**WHAT IS BEING ASKED:** Could you repeat all of the entries word for word, minus any pictures?

**DATASET RECORDS:**
================================
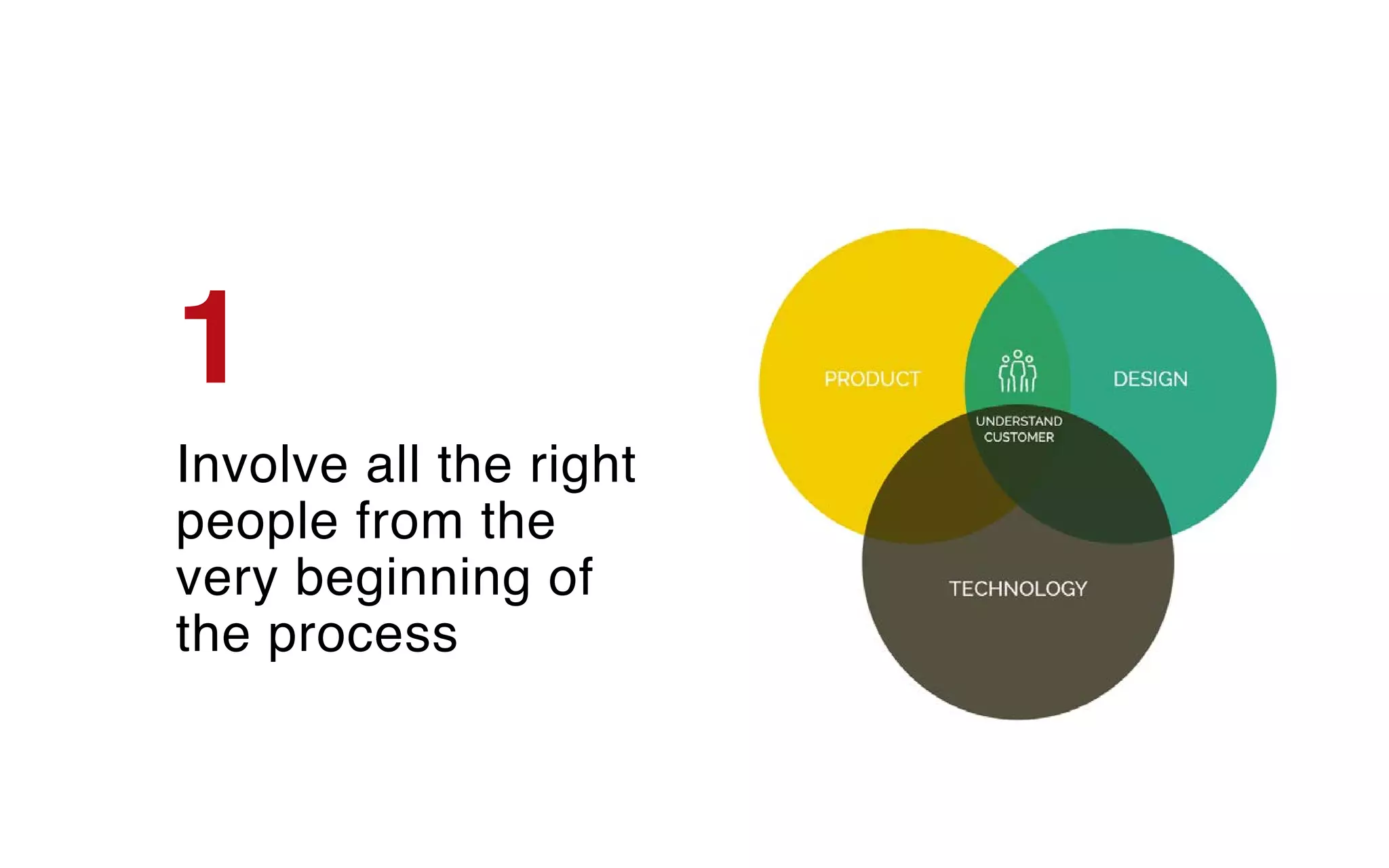 1

Involve all the right people from the very beginning of the process

PRODUCT

DESIGN

UNDERSTAND CUSTOMER

TECHNOLOGY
================================
**RESULT BELOW:**
 1

Involve all the right people from the very beginning of the process

PRODUCT

DESIGN

UNDERSTAND CUSTOMER

TECHNOLOGY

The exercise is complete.